**TEXT PROVIDED:**
▽

Liam Finn

‘The Nihilist’ might sound like a dark title for a record, but Liam Finn begs to differ. “There’s an idea of nihilism as being quite a negative or macabre concept, but it really isn‚Äôt at all,” the New Zealand native says excitedly. “I like the idea that maybe everything we think we know about this reality or have come to believe is potentially untrue.”

The truth is, Liam Finn’s music has always existed in its own distinct reality of other-worldly arrangements and blissfully catchy hooks. His debut album, ‘I’ll Be Lightning,’ earned Artist to Watch accolades from The Wall Street Journal, Rolling Stone, Spin, Stereogum and more, along with performances on Letterman and Ferguson. Entertainment Weekly hailed his “effervescent choruses [and] swooning harmonies,” while Billboard called the record a “charmer.” He toured the world, sharing stages with the likes of Eddie Vedder, The Black Keys, and Wilco along the way, and in 2011, he released his follow-up, ‘FOMO,’ to further critical acclaim, with SPIN saying the album “blends sophisticated melodies and wistful vocals with masterful authority.”

‘The Nihilst,’ his third solo record, builds on all those strengths, pushing his songwriting and arrangements into more refined and mature dimensions, a notion he attributes as much to geography as anything.

Finn found a studio space not far from his new home in Greenpoint, Brooklyn with windows overlooking the Manhattan skyline. “As soon as I found my own space to bunker down, the songs started taking shape,” he says. “There was a surreal feeling created through the energy of where I was and looking over at Manhattan and seeing it as a subconscious dimension, an entity in itself where every story under the sun was happening all at once. Any fantasy or fear you have in your own mind is probably playing out in reality in Manhattan at any one time.”

△

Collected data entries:
▽

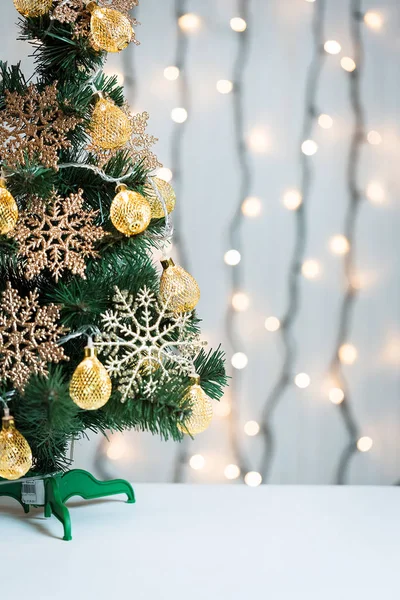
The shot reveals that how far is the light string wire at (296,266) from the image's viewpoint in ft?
4.20

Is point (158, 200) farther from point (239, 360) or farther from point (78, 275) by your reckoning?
point (239, 360)

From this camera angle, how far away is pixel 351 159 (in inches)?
50.4

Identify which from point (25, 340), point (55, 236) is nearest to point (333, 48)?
point (55, 236)

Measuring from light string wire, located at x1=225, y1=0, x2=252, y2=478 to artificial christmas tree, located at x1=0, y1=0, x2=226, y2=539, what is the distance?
0.32 metres

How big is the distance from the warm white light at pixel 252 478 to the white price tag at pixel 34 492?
458 mm

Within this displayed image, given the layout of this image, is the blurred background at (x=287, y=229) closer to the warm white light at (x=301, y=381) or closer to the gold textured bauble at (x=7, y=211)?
the warm white light at (x=301, y=381)

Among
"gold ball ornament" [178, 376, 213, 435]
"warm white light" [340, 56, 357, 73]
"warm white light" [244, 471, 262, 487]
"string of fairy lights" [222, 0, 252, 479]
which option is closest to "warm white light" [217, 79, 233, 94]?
"string of fairy lights" [222, 0, 252, 479]

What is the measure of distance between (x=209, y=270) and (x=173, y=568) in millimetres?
633

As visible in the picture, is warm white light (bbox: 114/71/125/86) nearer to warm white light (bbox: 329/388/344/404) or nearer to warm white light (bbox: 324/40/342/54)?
warm white light (bbox: 324/40/342/54)

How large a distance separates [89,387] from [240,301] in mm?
563

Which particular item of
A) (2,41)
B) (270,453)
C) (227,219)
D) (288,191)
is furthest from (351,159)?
(2,41)

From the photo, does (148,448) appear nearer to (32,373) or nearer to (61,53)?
(32,373)

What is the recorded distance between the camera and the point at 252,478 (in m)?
1.28

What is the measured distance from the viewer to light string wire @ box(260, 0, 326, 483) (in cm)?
128
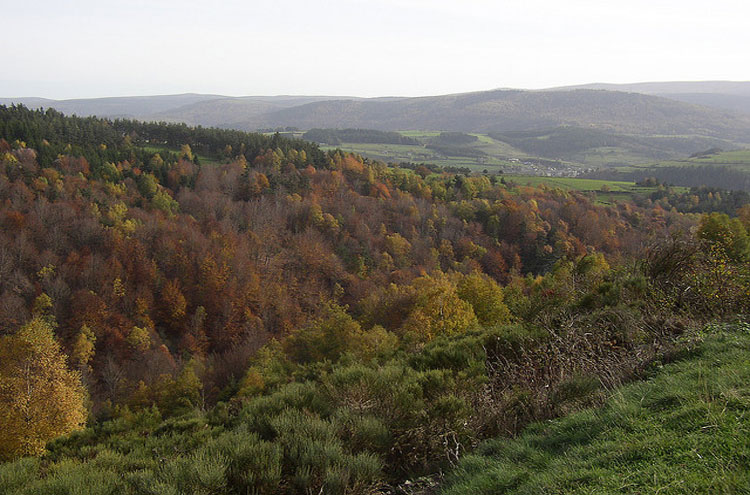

△

**GIVEN REQUEST:**
In the Liam Finn profile, what did Billboard call his debut album? These rows were taken from a separate source.

**REPLY TO THE TASK:**
A "charmer."